Although J and I didn’t immediately click in a L.M. Montgomery “bosom friend” sort of way, I think we’d get along very well. I’m the same age as her kids, so she seems more motherly than peer-like. But she treated us as intelligent people who knew our stuff, and I was SO grateful for that. I’m sure the average homebirthing mother has spent much more time researching her options since it isn’t the status quo choice. Occasionally Dan would ask for explanations of terms, but she never talked down to us or did the intellectual equivalent of patting us on the head. Although the CNM hadn’t done that either, in her office I felt treated like a first-time mother who didn’t really know what was coming. The nurse in the CNM’s office particularly acted this way. I’d much rather have to request clarification now and then than have things glossed over. And as I said a few pages back, J seemed neither too hippie-ish, nor too medical. She seemed like the ultimate balance.

One thing we didn’t clarify as much as we wanted was the role of God in her life. We don’t expect her to have exactly the same background as us, but I’d be uncomfortable with a birth attendant whose religious ideas were in direct opposition to mine. She did say that in her life, God comes first, her family comes second, her midwifery comes third. That was enough for us to figure that we’re probably on the same wavelength. However, I left my sweater at her home, and I may ask her a little about her beliefs when I retrieve it.

After five pages of going on and on, I think I covered all possible angles of the midwife debate raging in my head.

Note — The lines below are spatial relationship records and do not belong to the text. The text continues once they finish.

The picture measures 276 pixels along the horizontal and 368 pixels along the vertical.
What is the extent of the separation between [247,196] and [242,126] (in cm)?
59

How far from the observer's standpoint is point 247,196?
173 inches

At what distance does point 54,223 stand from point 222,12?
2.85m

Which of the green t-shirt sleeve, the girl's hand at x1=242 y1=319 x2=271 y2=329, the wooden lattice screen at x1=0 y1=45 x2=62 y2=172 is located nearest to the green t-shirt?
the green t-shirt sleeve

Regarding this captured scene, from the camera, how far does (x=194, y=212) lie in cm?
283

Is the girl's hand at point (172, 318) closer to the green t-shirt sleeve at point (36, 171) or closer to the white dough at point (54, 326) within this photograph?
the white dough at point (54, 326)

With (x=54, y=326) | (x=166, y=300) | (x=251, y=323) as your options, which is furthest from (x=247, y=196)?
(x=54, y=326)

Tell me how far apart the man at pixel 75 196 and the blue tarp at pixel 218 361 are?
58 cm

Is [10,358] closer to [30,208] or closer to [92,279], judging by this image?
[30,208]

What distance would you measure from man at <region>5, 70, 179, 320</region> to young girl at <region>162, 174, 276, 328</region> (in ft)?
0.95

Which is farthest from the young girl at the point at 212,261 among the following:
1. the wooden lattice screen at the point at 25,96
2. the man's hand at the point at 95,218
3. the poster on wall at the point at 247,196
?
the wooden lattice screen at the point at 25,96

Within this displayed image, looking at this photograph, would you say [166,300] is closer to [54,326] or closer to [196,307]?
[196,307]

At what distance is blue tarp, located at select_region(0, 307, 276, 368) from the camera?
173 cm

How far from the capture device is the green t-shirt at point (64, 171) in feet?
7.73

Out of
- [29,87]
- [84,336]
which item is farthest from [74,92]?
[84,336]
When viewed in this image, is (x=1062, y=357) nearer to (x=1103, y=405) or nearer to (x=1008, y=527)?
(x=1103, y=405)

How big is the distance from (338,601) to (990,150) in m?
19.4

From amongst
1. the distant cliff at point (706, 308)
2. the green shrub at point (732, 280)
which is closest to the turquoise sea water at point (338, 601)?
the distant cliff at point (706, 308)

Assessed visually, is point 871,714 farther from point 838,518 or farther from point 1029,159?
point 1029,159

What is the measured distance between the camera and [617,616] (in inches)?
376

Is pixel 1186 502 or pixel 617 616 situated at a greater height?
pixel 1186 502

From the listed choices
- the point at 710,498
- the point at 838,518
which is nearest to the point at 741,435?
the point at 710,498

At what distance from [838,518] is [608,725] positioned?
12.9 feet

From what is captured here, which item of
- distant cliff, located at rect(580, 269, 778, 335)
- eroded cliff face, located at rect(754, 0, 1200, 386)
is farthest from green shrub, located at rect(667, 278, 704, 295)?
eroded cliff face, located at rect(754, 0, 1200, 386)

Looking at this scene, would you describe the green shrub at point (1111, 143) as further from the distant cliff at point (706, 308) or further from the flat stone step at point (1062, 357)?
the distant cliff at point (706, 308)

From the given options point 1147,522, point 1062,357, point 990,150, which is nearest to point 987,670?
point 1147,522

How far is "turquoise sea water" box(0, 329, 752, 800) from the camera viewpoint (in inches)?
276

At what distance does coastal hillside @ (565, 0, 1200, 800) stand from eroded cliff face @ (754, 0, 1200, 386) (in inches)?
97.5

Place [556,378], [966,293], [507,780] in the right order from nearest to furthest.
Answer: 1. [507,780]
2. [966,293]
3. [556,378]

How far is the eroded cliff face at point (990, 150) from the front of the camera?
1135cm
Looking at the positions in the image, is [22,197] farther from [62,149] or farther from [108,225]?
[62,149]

Our additional anniversary excitement involved going to Babies R Us and checking out furniture. Dan had fun unassembling and reassembling Pack and Play’s. We learned what brands we don’t like, at least! We’re thinking about buying one of those, but no “real” crib since there’s a good chance we’ll keep the baby in bed (or possibly a co-sleeper) with us for quite a few months. One aisle of BRU was all we could handle for one night. We finished the evening by heading to a burger and malt shop for dinner. My need for ice cream overcame my desire for a higher quality dinner.

In the 3 days since the appointment, we may have become homeowners (we’re currently waiting to hear if our offer was accepted). I’m hoping to write up that process before too long.

In the meantime, has anyone else sat on the fence determining whether homebirth is right for you? Any advice you can spit out would be greatly appreciated. I know in the end, we’ll go where we feel most comfortable. But where is that?